» **Consignas**:
A - Enumera las afirmaciones que el texto sobre la legislación del matrimonio atribuye a sus promotores con las expresiones "pretenden hacer creer", "según repiten" y "Suelen añadir".
B - Según el texto sobre la legislación del matrimonio, indica si cada enunciado es correcto: (i) la carta la escribió el secretario general de la Conferencia Episcopal; (ii) las frases de los promotores reflejan fielmente la realidad; (iii) la carta se refiere a la legislación francesa.
C - Sustituye "experimento" por "ensayo" y copia el pasaje del texto sobre la legislación del matrimonio que va desde "El otro día" hasta "matrimonio. Helo aquí.", ambos incluidos.

» **Fuente**:
------
Un experimento semántico

El otro día hice un experimento. Me cogí la carta que escribió Fdez. Camino, el secretario general de la Conferencia Episcopal, acerca de la destrucción del matrimonio. Helo aquí.

Los promotores de la actual legislación española sobre el matrimonio pretenden hacer creer a la gente que es la más beneficiosa que existe en el mundo, puesto que -según repiten machaconamente- habría «extendido el derecho» a contraer matrimonio a quienes desean hacerlo con otra persona de su mismo sexo. Suelen añadir que de este modo las «uniones homosexuales» han sido -por fin- plenamente equiparadas al matrimonio y que se ha logrado eliminar la discriminación que siempre habrían sufrido ciertas minorías. Y todo, sin perjuicio para nadie. Son frases que pueden sonar bien, pero que enmascaran una lacerante realidad, muy distinta.
------
» **Registros extraídos**:
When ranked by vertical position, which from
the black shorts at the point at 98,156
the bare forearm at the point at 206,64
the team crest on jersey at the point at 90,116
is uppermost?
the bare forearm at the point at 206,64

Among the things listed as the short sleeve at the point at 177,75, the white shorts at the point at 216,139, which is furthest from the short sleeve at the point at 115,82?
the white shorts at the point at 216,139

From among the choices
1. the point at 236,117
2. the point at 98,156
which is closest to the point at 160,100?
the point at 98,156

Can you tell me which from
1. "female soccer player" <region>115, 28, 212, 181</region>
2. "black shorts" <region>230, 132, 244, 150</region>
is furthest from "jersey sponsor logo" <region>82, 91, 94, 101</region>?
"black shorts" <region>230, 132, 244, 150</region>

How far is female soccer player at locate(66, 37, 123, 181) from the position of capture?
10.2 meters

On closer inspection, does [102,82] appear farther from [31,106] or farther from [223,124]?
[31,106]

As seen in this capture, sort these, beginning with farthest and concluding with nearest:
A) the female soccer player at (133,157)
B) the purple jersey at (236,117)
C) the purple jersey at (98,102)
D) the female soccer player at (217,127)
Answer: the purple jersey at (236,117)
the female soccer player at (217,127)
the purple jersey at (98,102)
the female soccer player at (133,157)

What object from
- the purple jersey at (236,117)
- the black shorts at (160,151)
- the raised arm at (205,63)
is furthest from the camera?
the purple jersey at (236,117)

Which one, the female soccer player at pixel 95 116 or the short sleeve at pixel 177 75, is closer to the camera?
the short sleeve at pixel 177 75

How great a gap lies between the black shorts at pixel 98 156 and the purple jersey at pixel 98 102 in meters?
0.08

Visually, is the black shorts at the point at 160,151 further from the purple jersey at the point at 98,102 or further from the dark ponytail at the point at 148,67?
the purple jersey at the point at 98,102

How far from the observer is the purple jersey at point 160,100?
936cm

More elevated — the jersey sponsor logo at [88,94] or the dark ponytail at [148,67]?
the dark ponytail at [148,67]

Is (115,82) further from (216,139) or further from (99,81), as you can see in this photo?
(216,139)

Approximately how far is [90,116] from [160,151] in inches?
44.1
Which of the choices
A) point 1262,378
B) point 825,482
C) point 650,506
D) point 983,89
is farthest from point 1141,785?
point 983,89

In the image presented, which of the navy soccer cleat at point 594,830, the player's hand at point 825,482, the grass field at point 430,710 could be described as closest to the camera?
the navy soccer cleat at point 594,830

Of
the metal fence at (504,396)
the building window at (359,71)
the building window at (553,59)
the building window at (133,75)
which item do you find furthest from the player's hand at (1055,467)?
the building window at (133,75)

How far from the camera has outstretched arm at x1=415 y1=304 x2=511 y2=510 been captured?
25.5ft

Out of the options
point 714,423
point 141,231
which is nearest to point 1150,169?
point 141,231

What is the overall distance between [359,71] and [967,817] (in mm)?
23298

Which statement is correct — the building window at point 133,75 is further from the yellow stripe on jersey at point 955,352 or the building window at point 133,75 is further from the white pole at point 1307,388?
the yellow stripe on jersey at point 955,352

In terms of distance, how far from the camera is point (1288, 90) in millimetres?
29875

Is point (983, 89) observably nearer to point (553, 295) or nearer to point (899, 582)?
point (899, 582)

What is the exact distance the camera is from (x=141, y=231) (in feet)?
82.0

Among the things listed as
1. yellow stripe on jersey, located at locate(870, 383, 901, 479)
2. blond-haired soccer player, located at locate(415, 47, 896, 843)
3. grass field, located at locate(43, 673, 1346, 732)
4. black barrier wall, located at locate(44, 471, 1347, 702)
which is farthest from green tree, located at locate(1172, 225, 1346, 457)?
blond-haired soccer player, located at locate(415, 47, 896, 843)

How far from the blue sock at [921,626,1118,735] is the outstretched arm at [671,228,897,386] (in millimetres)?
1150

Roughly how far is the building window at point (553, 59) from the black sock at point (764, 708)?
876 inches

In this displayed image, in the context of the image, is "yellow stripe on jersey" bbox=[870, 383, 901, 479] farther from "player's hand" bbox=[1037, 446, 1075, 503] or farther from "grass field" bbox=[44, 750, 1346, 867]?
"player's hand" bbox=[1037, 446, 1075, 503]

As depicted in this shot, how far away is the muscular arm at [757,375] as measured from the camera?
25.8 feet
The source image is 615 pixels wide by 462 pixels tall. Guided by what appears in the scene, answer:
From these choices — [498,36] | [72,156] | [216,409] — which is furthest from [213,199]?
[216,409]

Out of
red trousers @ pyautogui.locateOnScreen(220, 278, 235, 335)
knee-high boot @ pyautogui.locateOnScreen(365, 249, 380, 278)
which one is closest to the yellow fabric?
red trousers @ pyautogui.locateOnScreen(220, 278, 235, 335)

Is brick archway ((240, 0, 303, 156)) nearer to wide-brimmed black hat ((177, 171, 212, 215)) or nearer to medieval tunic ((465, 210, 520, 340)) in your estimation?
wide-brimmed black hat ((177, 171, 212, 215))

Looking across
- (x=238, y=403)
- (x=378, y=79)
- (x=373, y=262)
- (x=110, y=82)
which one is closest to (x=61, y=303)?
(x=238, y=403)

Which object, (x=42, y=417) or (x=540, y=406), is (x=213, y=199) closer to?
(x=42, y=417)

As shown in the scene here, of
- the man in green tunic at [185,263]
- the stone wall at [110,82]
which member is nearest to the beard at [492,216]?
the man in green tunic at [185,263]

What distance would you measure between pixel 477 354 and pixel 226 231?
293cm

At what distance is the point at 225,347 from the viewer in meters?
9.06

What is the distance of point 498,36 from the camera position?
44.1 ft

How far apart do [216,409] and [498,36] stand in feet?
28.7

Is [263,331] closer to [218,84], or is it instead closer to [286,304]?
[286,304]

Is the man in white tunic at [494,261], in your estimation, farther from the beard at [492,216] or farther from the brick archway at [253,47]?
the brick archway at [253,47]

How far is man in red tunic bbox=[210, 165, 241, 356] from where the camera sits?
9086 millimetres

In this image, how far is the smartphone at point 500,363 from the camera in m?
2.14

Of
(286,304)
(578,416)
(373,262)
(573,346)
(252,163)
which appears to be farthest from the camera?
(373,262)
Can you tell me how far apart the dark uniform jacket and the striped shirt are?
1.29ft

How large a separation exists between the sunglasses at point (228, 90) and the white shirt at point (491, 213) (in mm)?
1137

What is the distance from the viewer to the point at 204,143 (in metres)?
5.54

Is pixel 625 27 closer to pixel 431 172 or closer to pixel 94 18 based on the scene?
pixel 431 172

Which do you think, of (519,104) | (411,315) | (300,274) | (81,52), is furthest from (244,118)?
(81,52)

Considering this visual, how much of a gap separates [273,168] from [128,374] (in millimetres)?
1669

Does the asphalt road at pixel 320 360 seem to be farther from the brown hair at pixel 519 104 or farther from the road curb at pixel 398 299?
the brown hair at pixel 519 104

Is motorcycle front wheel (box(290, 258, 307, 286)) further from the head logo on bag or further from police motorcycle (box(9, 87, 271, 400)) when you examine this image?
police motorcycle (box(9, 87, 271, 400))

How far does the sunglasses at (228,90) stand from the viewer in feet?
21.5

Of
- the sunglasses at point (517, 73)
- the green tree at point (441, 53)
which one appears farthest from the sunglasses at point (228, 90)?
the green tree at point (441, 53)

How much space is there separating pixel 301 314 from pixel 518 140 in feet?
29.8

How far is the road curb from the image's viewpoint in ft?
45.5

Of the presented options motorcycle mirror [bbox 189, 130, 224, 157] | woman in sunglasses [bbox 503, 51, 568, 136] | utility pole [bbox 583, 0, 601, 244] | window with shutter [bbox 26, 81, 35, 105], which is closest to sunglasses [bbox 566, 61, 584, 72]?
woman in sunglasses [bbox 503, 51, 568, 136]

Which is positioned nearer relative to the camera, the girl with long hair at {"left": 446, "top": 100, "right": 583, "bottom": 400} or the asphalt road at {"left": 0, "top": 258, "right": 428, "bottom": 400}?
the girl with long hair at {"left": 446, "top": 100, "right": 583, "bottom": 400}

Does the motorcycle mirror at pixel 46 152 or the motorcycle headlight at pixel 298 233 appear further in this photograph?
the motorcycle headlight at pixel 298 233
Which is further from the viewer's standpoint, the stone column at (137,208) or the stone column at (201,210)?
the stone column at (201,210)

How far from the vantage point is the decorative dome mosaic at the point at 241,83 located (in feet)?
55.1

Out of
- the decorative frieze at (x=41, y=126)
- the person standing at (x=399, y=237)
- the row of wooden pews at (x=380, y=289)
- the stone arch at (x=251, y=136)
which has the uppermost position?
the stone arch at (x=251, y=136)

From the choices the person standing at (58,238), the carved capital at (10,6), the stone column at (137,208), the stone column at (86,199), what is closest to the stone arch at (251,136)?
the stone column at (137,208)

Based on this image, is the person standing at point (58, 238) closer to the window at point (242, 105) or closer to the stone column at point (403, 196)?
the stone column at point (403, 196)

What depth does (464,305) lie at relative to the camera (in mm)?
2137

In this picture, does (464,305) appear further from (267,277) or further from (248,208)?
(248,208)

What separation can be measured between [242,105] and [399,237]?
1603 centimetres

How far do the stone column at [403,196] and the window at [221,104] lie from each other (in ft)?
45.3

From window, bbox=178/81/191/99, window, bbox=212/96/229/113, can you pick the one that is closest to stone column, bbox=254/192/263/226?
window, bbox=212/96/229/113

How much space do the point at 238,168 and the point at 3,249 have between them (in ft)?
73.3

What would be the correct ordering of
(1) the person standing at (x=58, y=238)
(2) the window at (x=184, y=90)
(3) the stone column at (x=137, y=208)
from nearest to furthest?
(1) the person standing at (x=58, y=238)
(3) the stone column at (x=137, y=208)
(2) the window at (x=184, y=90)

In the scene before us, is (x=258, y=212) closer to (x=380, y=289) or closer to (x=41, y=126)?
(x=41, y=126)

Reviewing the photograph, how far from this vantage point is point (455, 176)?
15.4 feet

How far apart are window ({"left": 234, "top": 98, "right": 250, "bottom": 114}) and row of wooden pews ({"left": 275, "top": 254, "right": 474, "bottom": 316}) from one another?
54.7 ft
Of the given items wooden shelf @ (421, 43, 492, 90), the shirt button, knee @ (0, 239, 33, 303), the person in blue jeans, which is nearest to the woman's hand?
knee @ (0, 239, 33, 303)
------
» **Resultados del ejercicio**:
A -
1. La legislación española sobre el matrimonio es la más beneficiosa que existe en el mundo.
2. Habría «extendido el derecho» a contraer matrimonio a quienes desean hacerlo con otra persona de su mismo sexo.
3. Las «uniones homosexuales» han sido, por fin, plenamente equiparadas al matrimonio.
4. Se ha logrado eliminar la discriminación que siempre habrían sufrido ciertas minorías.

B -
(i) Sí: "Fdez. Camino, el secretario general de la Conferencia Episcopal".
(ii) No: "enmascaran una lacerante realidad, muy distinta".
(iii) No: "la actual legislación española sobre el matrimonio".

C -
El otro día hice un ensayo. Me cogí la carta que escribió Fdez. Camino, el secretario general de la Conferencia Episcopal, acerca de la destrucción del matrimonio. Helo aquí.